Good day, bad night
Bad night, good day
How I long for a 24 hour period of good. I guess I should be grateful for what I have, which is so different than it was just a few short weeks ago when good didn’t even appear on the horizon. This afternoon was so hard, being out in the real world, shopping with my 14 year old daughter for her first year of boarding school. She thought she could go to upstate Connecticut with just some t-shirts and shorts. She now has a couple of sweaters and a waterproof backpack. It’s a good start.
We had a really bad experience about a month ago, when my two daughters spent 90 minutes at Target getting ready for camp. I had a full on anxiety attack with no medicine on me. I left them to finish their shopping while I sat in the food court, trying to breath.
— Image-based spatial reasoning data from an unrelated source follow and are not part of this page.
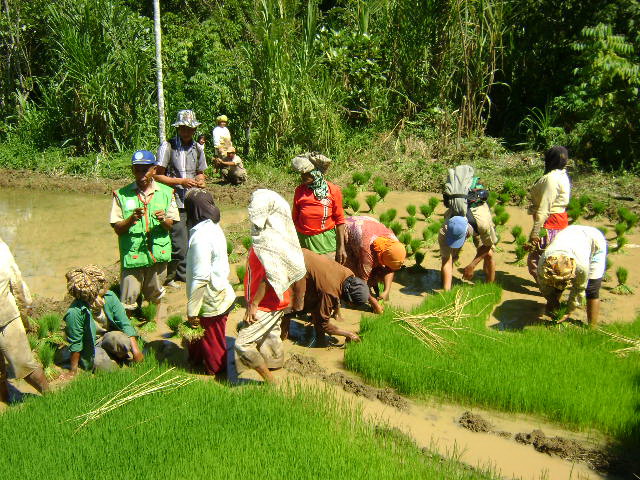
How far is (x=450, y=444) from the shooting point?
4426mm

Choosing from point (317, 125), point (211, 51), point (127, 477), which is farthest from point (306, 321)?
point (211, 51)

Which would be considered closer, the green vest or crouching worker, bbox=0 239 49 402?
crouching worker, bbox=0 239 49 402

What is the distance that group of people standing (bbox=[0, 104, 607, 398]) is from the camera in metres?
4.66

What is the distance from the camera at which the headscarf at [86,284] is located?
480 centimetres

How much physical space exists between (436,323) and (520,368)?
0.93 metres

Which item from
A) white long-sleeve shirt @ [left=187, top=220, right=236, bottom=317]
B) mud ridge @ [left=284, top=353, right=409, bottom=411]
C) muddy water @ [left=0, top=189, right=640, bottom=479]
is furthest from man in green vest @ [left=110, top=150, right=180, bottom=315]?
mud ridge @ [left=284, top=353, right=409, bottom=411]

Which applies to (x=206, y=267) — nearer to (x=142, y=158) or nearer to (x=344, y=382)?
(x=142, y=158)

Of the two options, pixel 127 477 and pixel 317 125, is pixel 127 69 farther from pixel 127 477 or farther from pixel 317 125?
pixel 127 477

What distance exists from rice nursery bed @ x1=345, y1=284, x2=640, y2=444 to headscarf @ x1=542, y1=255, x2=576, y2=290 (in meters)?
0.54

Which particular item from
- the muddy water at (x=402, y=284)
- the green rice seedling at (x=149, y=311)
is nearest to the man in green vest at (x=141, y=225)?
the green rice seedling at (x=149, y=311)

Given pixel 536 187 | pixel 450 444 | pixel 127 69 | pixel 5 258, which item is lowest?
pixel 450 444

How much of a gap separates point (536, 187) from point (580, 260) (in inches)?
45.8

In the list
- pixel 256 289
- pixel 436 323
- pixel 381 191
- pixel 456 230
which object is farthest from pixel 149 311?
pixel 381 191

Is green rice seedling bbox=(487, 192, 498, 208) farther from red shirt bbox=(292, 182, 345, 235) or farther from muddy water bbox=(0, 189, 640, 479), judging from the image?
red shirt bbox=(292, 182, 345, 235)
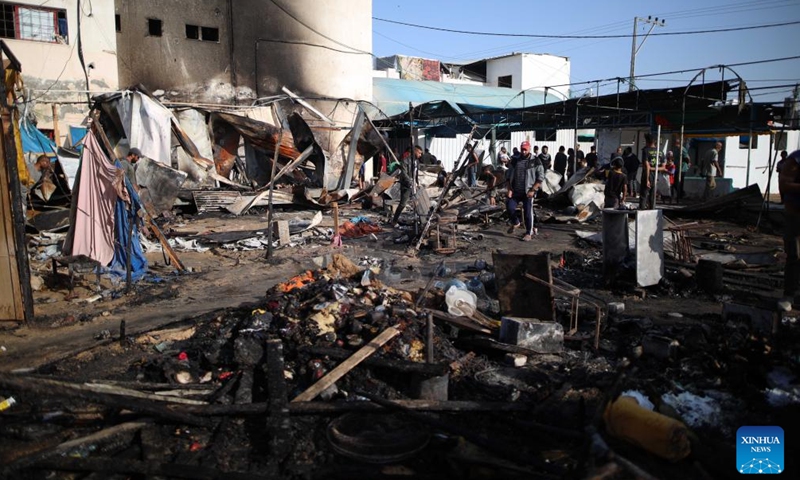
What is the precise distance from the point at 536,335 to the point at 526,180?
6217 mm

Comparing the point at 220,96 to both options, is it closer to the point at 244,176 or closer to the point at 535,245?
the point at 244,176

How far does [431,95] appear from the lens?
26.9 metres

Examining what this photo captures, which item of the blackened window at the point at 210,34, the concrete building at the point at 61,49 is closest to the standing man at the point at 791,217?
the concrete building at the point at 61,49

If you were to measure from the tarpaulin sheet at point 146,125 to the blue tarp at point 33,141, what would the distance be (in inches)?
75.7

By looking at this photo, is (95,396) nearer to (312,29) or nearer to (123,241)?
(123,241)

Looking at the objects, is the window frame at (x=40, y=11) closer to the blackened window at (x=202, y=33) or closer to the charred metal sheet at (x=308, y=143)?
the blackened window at (x=202, y=33)

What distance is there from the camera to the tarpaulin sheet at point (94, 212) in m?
8.13

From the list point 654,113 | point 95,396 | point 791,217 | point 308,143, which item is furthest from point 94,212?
point 654,113

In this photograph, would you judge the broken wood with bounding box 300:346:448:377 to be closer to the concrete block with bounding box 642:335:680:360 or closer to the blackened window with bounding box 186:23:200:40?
the concrete block with bounding box 642:335:680:360

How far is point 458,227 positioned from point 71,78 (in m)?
13.2

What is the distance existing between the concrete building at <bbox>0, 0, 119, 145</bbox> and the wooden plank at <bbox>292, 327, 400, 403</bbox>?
53.6ft

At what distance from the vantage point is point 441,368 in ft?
13.7

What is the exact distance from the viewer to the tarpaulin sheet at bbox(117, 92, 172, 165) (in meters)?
15.3

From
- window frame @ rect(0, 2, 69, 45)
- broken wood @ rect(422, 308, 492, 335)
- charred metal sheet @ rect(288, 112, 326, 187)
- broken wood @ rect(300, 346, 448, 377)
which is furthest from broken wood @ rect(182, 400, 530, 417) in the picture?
window frame @ rect(0, 2, 69, 45)
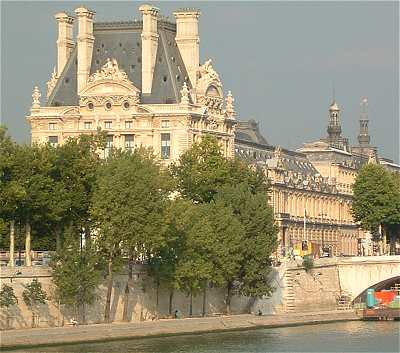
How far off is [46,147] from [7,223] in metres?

My only distraction was watching a young homeless crew deal with a strung out girl. By the time we paid and got into the car, I was crying and having a hard time breathing. I was able to calm myself enough to drive home, passing the brown field of dry grass with the pretty trees where Rupert crashed his motorcycle and died. I felt so badly for my children in that moment. Mom’s boyfriend had died, and she was losing her shit.
I had better skills this time. I was able to tell my daughter that I wasn’t going to last long at the mall. I told her to be prepared for me to drop the ax and pull her out of a store to head home at a moment’s notice. Which I ended up doing, but I managed to pay for what she’d selected before walking out. Back in the fresh air, I was able to relax. She suggested Starbucks, which I had already been thinking about because its the only way to get parking validated. Once back in the car driving home, with a half a protein bar and some coffee in me, I started to feel better. I thought about the addiction recovery mantra HALT: Hungry, Angry, Lonely, Tired. If you are one of those, don’t make a decision. It applies to grief as well. Any one of those four things will cause me to spiral into a deep wave of grief. The calories and caffeine lifted me back up, and we were able to make one more back to school shopping stop on the way home.
“You certainly perked up,” my daughter said.
“Yes, I do feel better, thank you for noticing.”
“Do you do this every day? This up and down?”she asked.
“I do. His death is the first thing on my mind in the morning, and it is the last thing on my mind before I fall asleep. Every day is different, but every day I am riding the roller coaster.”
“You are so strong, Mom, I don’t know how you do it.”
“I don’t feel that strong, honey. It is what I am going through right now. I don’t really have a choice, do I?”
She reached for my hand while silent tears slid down my cheeks.
It was a lovely conversation between a grieving mother and her teenage daughter. I can’t believe it was us. I can’t believe this is the reality of our lives now. I don’t think she realized that she loved him, and I don’t realize she thought about his effect on us while he was here. The other day, she said, “The house just seemed warmer whenever he was here.”
My thoughts tonight, after she’s in bed, after having dinner with a few loving and caring friends, are foreign. They are new, and I don’t know what to do with them except write them down and examine them. I knew Rupert through Alexius, or Lex as we called him, who became suddenly terminally ill while I was pregnant with Alexa. “If you are gone when my daughter is born, I will name her after you.” He died two weeks later. That was eleven years ago, and though I think of him nearly every day, I have come to peace with his death. I had my time with Alexius, he was my brother from another mother, my role model, my friend. I cherish the time we had together, and I hold his lessons close. I will forever hold him in my heart, and I accept that he is gone.
Tonight, somehow, I am right there with Rupert. RIGHT THERE. I am so glad he was in my life, I am so glad I got to love him and have his love. It is amazing that he came back into my life two years ago, and we were able to create love magic together just before his death. We thought it was forever, but there is no such thing. He never expected to grow old. He and his brother had a pact to live to 63. His parents both died of cancer at the same age but several years apart, long since divorced and remarried. Right now, in this moment, I am able to cherish the time I had with Rupert and know that it is behind me. It is over, but I will forever hold him in my heart, and I accept that he is gone.
Is this where I will be in eleven years? Because right now it feels ever so fleeting.
Yet again, one more good night that follows a bad day, just like the bad nights that follow the good days, I find myself holding on to a feeling of peace, wishing it would stay, all the while knowing this roller coaster has more curves, steep inclines, and sharp drops ahead.